Ну конечно, я ему кусок от его лошади все-таки отправил.
При всём этом мы не сидели и страдали от голода, а бились, бились ежеднеано, ежечасно, бились до последнего снаряда, до последнего патрона. А противник бомбит, обстреливает, поливает пулемётным огнём, хочет рассечь окружённую группировку наших войск и уничтожить.
А теперь о том, как мы выбрались из этой беды.
Наши войска пытались пробить для нас коридор, чтобы мы могли выйти из окружения с техникой. До нас доходил гул этого боя, но враг был ешё силён и не дал этого сделать.
Потом, не помню , в какой день, пришёл приказ: привести в негодность технику, вывести живую силу.
От моей части осталось 64 человека. Выйти из окружения в начале пытались всей дивизией, но первая ночь была вьюжной и дивизия успеха не имела.
Тогда я обратился к полковнику Кулешову и попросил разрешения выводить из окружения свой дивизион самостоятельно.
Повёл я своих бойцов в ту сторону, где шли бои, когда нам пытались пробить коридор. Я рассчитал, что расстояние в 8-10 км мы пройдём за две ночи.
Помню, ко мне подошли два танкиста из того танка, который всё-же пробился к нам в окружение, и попросили, чтобы я их принял к себе в дивизион и вывел из окружения. Я им сказал, что не против, при условии, что они найдут парашюты ( с самолётов нам сбрасывали подкрепление) и сделают себе белые халаты. В благодарность за то, что я их принял, они мне дали буханку хлеба, чекушку водки и кусок какой-то рыбы. Надо было видеть , какими глазами смотрели бойцы, которые окружали нас, на этот хлеб. Пришлось хоть по крошке, но делиться.
Наступила ночь. Я разделил свою колонну на две части. Первую половину повёл сам, а вторую заместитель. Снег до пояса. Рядом немцы. Первый передний край противника прошли благополучно. Через час подтянулся и заместитель со своей группой. Дальше пошли одной колонной. Пройдем немного, бойцы окружат меня и замаскируют.

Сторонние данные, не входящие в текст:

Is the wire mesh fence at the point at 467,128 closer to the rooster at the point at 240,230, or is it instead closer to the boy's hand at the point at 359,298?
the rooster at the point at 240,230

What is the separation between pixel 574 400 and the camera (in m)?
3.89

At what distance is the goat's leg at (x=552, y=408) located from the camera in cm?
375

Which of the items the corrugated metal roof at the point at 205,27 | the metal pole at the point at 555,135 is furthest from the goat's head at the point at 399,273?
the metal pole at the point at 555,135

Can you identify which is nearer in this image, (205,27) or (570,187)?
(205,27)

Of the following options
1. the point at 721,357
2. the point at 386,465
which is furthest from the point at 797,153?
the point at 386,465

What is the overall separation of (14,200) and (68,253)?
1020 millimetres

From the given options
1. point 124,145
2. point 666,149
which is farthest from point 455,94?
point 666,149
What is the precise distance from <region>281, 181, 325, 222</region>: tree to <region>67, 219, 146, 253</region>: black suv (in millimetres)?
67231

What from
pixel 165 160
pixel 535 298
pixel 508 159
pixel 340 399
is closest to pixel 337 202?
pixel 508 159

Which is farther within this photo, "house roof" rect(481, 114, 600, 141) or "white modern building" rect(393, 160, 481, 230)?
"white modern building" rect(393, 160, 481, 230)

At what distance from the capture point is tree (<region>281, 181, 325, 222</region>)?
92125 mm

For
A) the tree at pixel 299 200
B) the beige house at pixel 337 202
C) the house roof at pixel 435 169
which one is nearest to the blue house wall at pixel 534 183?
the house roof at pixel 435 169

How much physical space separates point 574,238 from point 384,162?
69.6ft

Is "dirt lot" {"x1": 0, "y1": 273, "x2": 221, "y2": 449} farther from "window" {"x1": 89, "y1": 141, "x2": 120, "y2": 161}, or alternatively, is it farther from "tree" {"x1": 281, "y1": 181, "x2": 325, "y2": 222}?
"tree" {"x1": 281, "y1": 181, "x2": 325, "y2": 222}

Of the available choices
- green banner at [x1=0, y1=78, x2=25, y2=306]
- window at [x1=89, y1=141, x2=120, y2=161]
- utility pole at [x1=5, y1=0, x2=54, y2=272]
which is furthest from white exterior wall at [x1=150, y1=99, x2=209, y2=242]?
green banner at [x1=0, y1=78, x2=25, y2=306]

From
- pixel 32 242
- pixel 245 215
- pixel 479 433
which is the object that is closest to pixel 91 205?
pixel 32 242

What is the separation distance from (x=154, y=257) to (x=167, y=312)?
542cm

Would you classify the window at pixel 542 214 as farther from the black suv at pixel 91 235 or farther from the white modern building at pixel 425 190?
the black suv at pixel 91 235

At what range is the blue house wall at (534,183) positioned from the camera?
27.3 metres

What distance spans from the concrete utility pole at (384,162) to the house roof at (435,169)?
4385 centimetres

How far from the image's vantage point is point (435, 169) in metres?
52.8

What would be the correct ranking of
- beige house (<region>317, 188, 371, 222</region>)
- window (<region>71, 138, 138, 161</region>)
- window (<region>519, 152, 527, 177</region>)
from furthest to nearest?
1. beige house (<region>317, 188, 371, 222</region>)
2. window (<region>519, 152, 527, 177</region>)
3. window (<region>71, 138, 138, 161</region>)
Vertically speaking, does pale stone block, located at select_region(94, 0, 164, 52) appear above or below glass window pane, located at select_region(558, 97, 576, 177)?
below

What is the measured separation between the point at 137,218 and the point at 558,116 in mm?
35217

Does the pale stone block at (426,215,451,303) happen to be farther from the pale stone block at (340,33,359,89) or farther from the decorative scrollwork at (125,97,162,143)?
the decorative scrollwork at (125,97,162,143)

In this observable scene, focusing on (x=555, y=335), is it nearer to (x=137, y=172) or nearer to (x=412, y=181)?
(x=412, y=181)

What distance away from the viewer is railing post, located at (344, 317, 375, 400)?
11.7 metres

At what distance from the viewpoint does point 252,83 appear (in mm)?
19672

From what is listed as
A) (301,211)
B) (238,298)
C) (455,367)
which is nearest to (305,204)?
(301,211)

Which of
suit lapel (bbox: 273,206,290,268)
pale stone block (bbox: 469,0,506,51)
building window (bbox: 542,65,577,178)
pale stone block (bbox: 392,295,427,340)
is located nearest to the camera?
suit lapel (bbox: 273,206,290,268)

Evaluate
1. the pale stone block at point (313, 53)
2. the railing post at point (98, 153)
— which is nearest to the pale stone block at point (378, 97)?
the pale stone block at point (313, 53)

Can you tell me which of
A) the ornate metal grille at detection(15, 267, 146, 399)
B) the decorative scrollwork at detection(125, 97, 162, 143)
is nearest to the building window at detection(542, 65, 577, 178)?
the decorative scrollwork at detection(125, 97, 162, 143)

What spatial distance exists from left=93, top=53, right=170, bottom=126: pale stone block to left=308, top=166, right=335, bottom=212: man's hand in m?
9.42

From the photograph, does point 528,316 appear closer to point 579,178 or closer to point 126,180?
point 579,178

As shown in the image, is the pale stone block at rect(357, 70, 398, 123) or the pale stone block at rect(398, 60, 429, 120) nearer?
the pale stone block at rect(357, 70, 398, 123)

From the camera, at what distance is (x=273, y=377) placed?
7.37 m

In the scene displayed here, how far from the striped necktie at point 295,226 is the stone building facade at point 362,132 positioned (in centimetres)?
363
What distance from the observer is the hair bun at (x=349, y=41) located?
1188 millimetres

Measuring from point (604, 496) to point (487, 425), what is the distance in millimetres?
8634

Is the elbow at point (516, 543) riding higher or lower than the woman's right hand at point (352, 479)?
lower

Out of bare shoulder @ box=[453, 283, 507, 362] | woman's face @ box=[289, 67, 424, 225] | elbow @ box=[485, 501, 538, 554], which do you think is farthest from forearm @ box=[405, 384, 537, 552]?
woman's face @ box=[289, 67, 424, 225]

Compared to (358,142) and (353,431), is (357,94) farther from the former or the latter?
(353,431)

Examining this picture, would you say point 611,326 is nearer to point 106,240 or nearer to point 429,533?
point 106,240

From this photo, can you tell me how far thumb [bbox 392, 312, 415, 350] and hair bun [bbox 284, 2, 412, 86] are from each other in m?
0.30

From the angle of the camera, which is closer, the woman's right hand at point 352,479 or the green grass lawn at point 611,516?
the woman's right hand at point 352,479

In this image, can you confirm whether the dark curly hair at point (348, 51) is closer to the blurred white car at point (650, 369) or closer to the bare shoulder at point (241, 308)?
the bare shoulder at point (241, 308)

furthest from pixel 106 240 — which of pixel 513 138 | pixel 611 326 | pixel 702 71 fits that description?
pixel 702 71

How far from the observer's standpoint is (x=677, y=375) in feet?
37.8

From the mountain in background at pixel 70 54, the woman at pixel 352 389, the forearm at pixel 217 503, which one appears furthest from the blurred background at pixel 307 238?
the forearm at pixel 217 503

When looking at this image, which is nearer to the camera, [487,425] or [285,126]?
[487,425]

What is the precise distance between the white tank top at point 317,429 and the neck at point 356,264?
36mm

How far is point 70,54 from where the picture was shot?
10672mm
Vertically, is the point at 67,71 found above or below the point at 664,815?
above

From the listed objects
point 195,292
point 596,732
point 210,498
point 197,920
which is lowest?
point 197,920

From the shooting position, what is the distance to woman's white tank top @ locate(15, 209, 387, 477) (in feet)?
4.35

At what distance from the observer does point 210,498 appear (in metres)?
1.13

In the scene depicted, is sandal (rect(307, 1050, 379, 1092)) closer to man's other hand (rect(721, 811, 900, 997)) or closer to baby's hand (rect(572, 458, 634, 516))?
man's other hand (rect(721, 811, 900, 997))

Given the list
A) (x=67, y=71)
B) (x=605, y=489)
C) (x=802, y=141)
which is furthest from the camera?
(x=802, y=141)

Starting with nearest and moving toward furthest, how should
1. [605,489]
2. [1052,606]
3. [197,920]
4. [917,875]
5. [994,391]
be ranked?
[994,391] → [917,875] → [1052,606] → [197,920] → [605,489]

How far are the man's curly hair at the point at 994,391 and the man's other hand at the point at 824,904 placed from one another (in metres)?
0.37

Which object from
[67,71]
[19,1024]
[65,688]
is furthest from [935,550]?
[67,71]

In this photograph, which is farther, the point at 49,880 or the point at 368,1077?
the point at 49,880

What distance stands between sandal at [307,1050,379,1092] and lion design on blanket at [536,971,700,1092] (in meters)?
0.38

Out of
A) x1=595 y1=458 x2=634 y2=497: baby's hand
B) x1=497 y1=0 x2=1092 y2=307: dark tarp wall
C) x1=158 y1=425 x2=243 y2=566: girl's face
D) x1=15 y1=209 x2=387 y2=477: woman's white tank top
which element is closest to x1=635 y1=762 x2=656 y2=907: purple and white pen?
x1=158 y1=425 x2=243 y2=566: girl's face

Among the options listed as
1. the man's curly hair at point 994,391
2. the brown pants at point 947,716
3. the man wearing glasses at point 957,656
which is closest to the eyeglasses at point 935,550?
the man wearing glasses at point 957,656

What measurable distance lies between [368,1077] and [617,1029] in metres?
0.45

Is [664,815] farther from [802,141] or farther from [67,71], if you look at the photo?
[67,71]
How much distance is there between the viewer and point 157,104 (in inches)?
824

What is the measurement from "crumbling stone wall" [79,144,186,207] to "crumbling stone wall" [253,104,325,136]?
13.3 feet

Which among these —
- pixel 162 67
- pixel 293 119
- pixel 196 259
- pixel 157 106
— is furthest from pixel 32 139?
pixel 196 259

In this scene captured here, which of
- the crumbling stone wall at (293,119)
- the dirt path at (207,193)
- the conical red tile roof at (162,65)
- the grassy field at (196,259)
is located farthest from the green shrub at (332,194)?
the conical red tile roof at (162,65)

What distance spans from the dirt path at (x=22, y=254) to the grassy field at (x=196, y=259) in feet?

Я разверну карту, положу на нее компас, сориентируюсь, и дальше.
Перед утром хотели остановиться на дневку в какой-то рощи, но не успели передохнуть, как услышали скрип лыж. Примерно рота немцев на лыжах рядом проследовала куда-то. Мы еще прошли с километр и остановились. Бойцы на двоих-троих сделали углубление в снегу, застелили ветками.
Но разве я знал, что немцы, буквально метров 150 от того места, где мы остановились, по замерзшему полю проделают дорогу. Как только рассвело – машины, повозки и пешие целый день двигались по этой дороге.
Мороз. Кричу своим бойцам: двигайте руками и ногами, бейте один другого кулаками, чтобы не замерзли. Но все обошлось.
Наступила вторая ночь. В эту ночь напоролись на огневую позицию артбатареи фашистов, но недалеко был овраг и он помог нам, не ввязываясь в бой, уйти. (Ввязываться в бой было не с чем – не было боеприпасов).
По оврагу мы добрались до речки, перешли ее. Через некоторое время начались траншеи внешнего переднего края немцев. Здесь снег был черный от пороховой гари – это следы тех боев, когда нам пытались пробить коридор. Траншеи, ходы сообщений, землянки. Вдруг, как из под земли, передо мной шагах в пяти встал немец. У меня даже какой-то звук выскочил из горла, вроде как отаклятся захотелось.
Правая рука с пистолетом под маскхалатом задрожала. Думаю: сейчас он крикнет, я в него стреляю.
Но кто он был, этот немец, за кого он нас принял? Я и сейчас не могу понять.
Скорей всего, что он нас принял за своих. Наверное, не мог он представить, что рядом с их землянками, между траншей шастают в таком количестве русские.
Конечно, нас спасли белые маскхалаты.
Этот немец молча принял правее и подался в землянки, я принял тоже правее и повел своих бойцов через траншеи противника. Ни одного выстрела. Тишина мертвецкая. Траншеи кончились. Минут через 30-40 впереди нас раздался голос: «Стой, кто идет?» Все мои истребители танков моментально залегли (в такой обстановке дисциплина безукоризненная).
Впереди нашего боевого охранения были выставлены секреты, чтобы, выходящие из окружения, не напоролись на наш передний край, и чтобы не случилась беда.
Если бы мне пришлось еще две-три ночи вести своих бойцов, я бы вел. Но когда я понял, что я приказ выполнил и вывел своих бойцов, не потеряв ни одного человека – дальше я уже идти не мог. Меня понесли.
Вот так было.

А теперь я хотел бы коснуться того: почему о этих событиях мало написано, да потому что тот, кто умеет писать не был там, а представить себе те ужасы трудно. Правда, Борис Полевой в одном месте вспоминает, как он подо Ржевом ел конятину в феврале 1942г.
Немного попробовала и Елена Ржевская. Возьмите ее книгу «Была война», откройте 235 страницу и прочитайте первые тринадцать строчек. Вот так было.
Только то, что там написано о прорубленном коридоре – это не так. Коридора прорублено не было, иначе мы бы не вышли из того железного кольца с техникой.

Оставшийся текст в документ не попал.